I don't have any easy solutions for the loop cases.

  • For lamp MIS I would like to see lamps as geometry in the BVH, and basically treat them the same as triangle emission. Mainly we miss a sphere geometry primitive for that.
  • For the shadow catcher we should stop using sample all lights by moving the shadowed/unshadowed division of out the path tracing kernel, and doing it on the final buffers.
  • Branched path tracing may go away eventually if we have better direct light sampling.
  • For transparent shadows not sure what to do. Merging shadow_blocked_transparent_stepped_loop and shadow_blocked_transparent_all_loop may help, but maybe the compiler is already smart enough to not inline the shader evaluation function.

The background stuff seems good. We could go even further there to treat the background as a regular surface, merging kernel_indirect_background into kernel_shader_setup, etc.

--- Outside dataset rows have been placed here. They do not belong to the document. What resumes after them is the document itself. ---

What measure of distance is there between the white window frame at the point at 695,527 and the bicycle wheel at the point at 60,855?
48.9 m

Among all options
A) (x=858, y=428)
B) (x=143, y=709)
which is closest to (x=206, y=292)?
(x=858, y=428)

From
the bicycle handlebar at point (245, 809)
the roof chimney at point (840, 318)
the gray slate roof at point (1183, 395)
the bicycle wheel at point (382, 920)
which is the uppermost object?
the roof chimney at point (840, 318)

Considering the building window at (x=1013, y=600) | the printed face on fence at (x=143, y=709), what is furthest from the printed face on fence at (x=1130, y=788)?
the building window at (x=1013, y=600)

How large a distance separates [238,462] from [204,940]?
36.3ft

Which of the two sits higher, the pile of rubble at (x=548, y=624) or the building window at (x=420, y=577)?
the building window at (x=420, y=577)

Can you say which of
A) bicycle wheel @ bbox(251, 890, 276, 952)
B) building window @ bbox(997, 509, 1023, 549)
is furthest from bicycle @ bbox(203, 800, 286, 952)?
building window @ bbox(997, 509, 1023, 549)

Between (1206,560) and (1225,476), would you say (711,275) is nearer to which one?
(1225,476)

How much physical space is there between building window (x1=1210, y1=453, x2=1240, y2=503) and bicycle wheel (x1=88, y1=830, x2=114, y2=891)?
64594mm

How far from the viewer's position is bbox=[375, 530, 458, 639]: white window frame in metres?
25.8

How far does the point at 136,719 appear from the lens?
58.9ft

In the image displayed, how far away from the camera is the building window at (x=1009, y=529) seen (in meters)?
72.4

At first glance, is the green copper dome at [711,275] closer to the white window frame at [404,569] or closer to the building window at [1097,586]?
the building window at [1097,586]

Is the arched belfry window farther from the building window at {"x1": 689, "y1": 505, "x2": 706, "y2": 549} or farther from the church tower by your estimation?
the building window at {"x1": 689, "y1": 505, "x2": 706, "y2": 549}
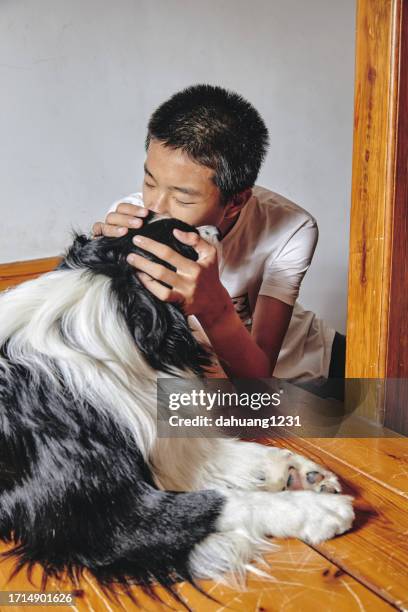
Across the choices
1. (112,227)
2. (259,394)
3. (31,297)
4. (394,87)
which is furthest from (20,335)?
(394,87)

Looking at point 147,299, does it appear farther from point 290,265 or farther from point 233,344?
point 290,265

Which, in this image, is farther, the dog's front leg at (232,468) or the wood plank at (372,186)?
the wood plank at (372,186)

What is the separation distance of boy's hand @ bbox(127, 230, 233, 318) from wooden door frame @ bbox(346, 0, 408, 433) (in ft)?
0.97

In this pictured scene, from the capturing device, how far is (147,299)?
95 centimetres

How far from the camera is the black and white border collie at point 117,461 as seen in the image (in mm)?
812

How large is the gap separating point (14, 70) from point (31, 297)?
1265 millimetres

intern/cycles/kernel/kernel_types.h
1044

I don't think we need to store path_flag and max_closure. If we add a few extra intents like SHADER_EVAL_INTENT_SHADOW and SHADER_EVAL_INTENT_EMISSION we can figure out the right values in shader_eval.

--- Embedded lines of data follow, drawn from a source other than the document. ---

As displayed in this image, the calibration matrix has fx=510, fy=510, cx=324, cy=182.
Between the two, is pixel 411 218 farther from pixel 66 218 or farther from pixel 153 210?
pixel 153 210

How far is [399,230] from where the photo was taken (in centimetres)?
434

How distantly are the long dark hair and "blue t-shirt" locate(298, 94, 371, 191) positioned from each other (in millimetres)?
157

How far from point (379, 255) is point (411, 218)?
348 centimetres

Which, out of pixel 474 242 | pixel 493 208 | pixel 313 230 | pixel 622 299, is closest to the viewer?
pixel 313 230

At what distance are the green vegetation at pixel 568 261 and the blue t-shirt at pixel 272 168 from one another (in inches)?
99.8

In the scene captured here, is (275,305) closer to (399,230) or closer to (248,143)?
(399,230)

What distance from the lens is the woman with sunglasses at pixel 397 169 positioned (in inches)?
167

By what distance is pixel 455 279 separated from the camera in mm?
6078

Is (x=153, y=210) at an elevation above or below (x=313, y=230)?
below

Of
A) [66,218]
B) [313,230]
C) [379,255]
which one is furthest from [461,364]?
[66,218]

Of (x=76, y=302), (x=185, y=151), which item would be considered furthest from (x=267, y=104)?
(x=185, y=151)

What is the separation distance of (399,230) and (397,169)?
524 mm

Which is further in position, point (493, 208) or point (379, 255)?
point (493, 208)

To me it seems like this struct should be used for the split kernel only. shader_eval can have only an intent parameter. A new shader_eval_get_emission(sd, intent) function could to get the result, which the megakernel could use directly and the split kernel could store it in the task.

This revision now requires changes to proceed.Nov 16 2017, 6:29 PM

Updated to current branch state:

  • ShaderEvalTask is split kernel only again.
  • ShaderEvalIntent is passed to shader eval functions instead of path_flag and max_closures.
  • Minor cleanup
Mai Lavelle (maiself) marked an inline comment as done.Nov 26 2017, 10:28 AM

OSL can't build with this patch on windows.

Note that the patch make arcanist to crash the console on windows and there is one rejection on kernel_path.h.

kernel build time with this patch on the barbershop scene goes from 98sec (split kernel only) to 89sec. Using the branch, it even goes down to 69sec. Together with kernel_base, it goes from nearly 2 minutes to a bit less than 1 and a half minutes. Still pretty high, but already a good speedup.

Brecht Van Lommel (brecht) requested changes to this revision.Nov 28 2017, 5:52 AM

Code structure looks good to me now, but the branch is crashing various ctests here (Linux + Clang), and rendering some incorrectly.

intern/cycles/kernel/kernel_emission.h
106

This function doesn't seem to be used anywhere, can be removed?

intern/cycles/kernel/kernel_shader.h
1014

Missing a } here.

intern/cycles/kernel/split/kernel_split_common.h
57

{ on new line.

This revision now requires changes to proceed.Nov 28 2017, 5:52 AM

with latest version of the branch, barbershop renders correctly now, but the whole PC hangs after the third tile and only a hard reset is possible (windows 7, driver 17.11.4 on Vega64). It would be good to report the bug to AMD.